12/24/2009 at 2:48 PM
I have enjoyed 13 years as a working voiceover performer and I have never heard or read the kind of behind-the-scenes insight and brilliant nuggets shared by VoiceOverXtra and Rudy Gaskins. I know Rudy from working with him at Court TV and always respected his skills as a director, but now I appreciate his point of view on the process we go through, and it’s helpful to recognize myself as part of a larger process. This is my first introduction to VoiceOverXtra and I will be checking in from now on. Thank you Rudy for taking the time out to share your self- BRAVO. I look forward to working with you again in the future.
David Maciolek
12/23/2009 at 5:08 PM
Sage advice, Rudy. Nice concise strategy on the selection process, and the pros and cons of working with celeb and scale talent. Obviously a man who knows his way around a microphone, and a camera. One more question: Did 50 Cent try to sell you Vitamin Water?
12/23/2009 at 2:11 PM
Great insight, Rudy. Thanks for the articles and the information.
Catherine Tamara
12/22/2009 at 9:33 PM
A positive, refreshing, yet honest view of what it takes to make it into the business we call Voice-Over Acting. Many Thanks!
Stanley Baker
12/22/2009 at 2:04 PM
Very good articulation concerning the thought process of picking voice talent! After reading the "Rudy Series" I want Rudy or someone like Rudy to be the pro I work with on such matters! You hear that world!!! Give me Rudy or "Rudy," or give me no other. This guy knows what he's doing, apparently.
BP Smyth
12/22/2009 at 11:58 AM
Great article Rudy. You certainly shed light on important issues we all have questions about. Thank you for sharing this information.

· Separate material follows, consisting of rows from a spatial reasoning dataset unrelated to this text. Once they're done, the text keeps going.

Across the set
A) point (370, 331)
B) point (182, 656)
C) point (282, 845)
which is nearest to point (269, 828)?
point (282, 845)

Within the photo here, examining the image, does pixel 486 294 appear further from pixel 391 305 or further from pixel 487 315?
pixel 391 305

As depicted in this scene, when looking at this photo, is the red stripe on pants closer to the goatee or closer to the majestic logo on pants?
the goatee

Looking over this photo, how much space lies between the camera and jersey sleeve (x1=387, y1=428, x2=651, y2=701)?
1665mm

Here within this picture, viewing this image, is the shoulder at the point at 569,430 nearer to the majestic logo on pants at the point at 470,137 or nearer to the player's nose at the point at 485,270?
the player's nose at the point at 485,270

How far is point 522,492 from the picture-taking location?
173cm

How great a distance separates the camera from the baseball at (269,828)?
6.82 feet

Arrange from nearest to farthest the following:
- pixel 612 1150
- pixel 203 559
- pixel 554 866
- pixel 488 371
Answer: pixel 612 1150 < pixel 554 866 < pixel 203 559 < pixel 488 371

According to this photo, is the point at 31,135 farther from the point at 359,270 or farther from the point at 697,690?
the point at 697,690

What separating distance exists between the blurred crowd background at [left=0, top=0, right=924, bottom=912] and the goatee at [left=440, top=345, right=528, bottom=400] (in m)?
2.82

On the issue of the "selection" of a particular voice talent over all of the auditions submitted, I agree with you that those responsible for the "selection" don't sit there and say to themselves, let's see who we can "reject." Whatever semantic one chooses to use to define not getting something, doesn't change the end result. You either got the gig, or you didn't. And, the disappointment in not getting the gig is no less painful. We all want to win. It's the American way.

Sande Sherr
12/22/2009 at 9:01 AM
Great article. You made the non-rejection angle so clear! Thanks again for your "other side of the glass" insight.
Larry Culley
12/21/2009 at 10:41 PM
Mr. Gaskins, you continue to educate me in the intricacies of the voice actor profession. Can't wait to read your next gem!